Сообщите, в скольких строках записей встречается слово «ancient», и укажите только это число. Регистр букв учитывается.

ИСХОДНЫЕ ДАННЫЕ:
——
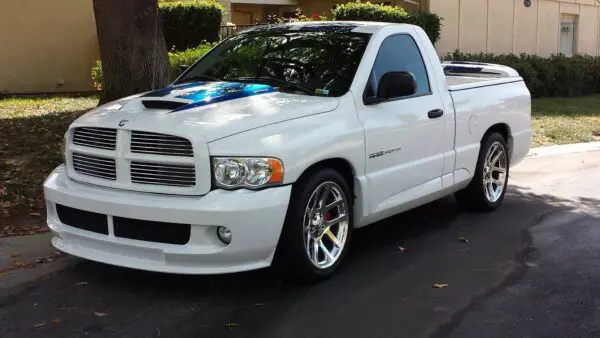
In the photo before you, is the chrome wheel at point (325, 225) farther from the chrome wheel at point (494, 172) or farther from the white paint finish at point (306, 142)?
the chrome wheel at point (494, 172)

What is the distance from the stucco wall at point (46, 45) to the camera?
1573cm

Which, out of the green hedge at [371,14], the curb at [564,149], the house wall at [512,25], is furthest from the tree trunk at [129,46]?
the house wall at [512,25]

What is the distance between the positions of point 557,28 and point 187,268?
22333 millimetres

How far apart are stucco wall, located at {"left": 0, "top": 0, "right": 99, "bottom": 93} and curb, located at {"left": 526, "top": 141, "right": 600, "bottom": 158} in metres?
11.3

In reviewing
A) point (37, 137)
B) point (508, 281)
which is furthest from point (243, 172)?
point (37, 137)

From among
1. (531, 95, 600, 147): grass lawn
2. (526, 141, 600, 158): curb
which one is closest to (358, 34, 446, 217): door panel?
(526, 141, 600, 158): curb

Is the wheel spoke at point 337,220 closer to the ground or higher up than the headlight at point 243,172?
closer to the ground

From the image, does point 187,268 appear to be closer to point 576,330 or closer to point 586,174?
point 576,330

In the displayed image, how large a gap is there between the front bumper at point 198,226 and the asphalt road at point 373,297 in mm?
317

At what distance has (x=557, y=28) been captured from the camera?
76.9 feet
——
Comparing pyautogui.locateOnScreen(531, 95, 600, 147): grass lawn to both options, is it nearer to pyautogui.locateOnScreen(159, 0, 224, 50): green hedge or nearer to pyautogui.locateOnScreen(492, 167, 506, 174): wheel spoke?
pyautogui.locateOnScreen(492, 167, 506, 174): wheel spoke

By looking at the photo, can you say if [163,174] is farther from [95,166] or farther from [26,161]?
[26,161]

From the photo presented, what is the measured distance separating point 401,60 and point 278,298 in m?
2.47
——
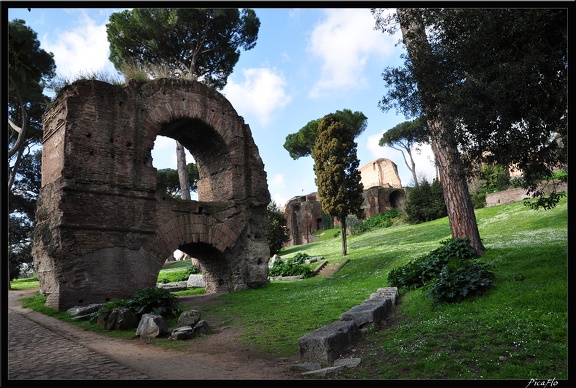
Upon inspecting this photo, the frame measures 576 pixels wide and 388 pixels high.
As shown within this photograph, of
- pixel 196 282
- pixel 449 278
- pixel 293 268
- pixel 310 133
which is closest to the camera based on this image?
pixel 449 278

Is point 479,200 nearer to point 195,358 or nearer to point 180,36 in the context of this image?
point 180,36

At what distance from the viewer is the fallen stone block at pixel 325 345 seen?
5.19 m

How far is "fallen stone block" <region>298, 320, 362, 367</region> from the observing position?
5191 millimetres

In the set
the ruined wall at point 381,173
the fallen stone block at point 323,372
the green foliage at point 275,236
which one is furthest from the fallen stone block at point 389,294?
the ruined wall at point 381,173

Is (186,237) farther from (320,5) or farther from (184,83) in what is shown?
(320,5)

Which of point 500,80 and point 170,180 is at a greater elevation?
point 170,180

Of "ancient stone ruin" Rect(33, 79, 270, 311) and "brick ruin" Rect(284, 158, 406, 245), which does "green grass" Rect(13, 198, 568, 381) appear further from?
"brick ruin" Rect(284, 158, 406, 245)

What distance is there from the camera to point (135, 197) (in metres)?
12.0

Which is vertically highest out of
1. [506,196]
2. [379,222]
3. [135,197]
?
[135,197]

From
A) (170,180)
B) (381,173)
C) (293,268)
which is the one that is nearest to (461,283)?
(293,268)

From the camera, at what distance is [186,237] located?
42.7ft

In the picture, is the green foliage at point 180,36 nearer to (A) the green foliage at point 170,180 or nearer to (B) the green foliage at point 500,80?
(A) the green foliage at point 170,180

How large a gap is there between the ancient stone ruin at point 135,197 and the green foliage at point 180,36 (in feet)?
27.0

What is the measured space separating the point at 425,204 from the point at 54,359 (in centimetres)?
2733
——
ПОЛНЫЙ ОТВЕТ:
2